I am now old enough (51) that I can even play this game in an increment of 50 years. I picture myself as a toddler, recalling pictures and stories from my mom. I think of her life then and what she was doing to help me grow and develop. I think of the pain we were already experiencing as a family because of my dad’s untreated mental health issues, the ways that was being etched into my mind and self, long before I can recall it.  

And I look ahead 50 years and think, as much as I know I declared several years ago that I hoped to live to 100, it may not happen, let alone 101. And there it is, my end and my beginning, both in sight in one view. 

Somehow, although intimidating, these thought experiments aren’t depressing for me. I look up at the river in front of our house as I write. I often have these thoughts, these moments of being lost in time, as I drive or look at nature. I’m listening to the pianist George Winston. I’m in good company for what might feel like scary or depressing thoughts.  

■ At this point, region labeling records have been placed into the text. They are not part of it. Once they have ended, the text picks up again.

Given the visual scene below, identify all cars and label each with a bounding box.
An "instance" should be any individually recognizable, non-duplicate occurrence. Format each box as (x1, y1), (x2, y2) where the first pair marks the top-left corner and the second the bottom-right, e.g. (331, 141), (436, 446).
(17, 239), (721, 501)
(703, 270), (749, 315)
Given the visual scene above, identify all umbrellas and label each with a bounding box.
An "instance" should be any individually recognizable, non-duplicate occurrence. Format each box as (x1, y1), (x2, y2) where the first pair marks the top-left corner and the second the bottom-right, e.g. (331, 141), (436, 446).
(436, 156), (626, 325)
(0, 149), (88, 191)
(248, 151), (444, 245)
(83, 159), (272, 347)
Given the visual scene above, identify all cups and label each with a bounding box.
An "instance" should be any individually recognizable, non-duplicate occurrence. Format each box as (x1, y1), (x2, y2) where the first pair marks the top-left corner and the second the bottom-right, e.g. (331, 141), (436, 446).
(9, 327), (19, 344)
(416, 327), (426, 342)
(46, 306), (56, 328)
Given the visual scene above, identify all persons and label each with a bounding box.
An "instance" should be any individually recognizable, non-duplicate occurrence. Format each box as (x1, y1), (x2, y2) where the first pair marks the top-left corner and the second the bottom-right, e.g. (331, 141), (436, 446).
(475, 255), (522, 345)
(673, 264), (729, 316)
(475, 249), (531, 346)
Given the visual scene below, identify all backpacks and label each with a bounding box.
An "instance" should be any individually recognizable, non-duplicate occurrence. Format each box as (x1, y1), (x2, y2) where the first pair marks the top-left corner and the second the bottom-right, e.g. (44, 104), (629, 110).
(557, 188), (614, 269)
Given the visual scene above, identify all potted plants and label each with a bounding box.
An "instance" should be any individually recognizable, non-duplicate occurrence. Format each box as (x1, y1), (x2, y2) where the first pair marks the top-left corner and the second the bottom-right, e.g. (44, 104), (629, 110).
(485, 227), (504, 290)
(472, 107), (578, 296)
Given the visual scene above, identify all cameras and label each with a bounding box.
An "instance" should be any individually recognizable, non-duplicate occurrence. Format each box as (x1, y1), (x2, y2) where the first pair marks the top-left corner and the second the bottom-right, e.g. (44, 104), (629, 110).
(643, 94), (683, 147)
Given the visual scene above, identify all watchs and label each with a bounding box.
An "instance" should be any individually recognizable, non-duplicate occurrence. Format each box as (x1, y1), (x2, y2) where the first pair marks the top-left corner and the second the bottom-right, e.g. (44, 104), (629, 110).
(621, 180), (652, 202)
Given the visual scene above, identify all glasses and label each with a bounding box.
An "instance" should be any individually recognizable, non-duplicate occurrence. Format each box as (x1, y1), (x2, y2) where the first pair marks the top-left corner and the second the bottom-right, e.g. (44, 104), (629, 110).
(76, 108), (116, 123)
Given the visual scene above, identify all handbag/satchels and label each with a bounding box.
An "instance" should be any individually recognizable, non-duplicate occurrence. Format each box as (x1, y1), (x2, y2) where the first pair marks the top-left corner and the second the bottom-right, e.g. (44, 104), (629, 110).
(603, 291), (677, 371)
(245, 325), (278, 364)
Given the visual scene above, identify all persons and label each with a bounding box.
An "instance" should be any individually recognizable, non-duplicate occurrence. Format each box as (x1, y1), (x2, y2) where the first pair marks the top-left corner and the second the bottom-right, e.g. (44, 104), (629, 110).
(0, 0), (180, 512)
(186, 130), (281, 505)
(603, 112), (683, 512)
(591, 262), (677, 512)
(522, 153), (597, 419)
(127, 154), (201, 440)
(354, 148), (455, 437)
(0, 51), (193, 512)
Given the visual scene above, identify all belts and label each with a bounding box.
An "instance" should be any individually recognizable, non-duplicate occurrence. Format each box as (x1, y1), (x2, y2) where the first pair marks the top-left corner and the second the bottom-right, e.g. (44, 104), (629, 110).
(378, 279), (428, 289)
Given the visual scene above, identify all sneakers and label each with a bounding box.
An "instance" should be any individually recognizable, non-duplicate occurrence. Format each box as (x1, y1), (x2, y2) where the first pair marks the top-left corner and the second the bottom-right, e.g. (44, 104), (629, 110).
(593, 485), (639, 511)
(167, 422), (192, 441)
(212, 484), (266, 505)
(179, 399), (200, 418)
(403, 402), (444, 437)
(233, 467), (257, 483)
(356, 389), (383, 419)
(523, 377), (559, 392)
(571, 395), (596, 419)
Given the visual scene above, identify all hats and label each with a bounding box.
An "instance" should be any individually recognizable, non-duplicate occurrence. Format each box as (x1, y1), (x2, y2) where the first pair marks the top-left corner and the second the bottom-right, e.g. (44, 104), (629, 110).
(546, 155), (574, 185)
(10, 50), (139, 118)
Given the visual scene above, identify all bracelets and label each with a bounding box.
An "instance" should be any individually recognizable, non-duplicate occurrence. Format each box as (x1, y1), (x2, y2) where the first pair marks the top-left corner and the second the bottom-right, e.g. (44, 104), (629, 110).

I know someday when I play this game, looking ahead too far will mean I am envisioning a future world I don’t inhabit. I think that too will be healthy and helpful, if I do it right. It will remind me that I have today. It will remind me that I had many amazing yesterdays, certainly not all good, but mine nonetheless. It will help me put into perspective, as it always does, what I can control, what is mine, and what is the world’s.  

The river flows on. There is a small patch of blue in the sky within my view. The possessions and people I love are within my orbit. I take a deep breath. I stand in this moment in time, letting the past stay with me, allowing the future to remain an exciting adventure, undiscovered country, a dream.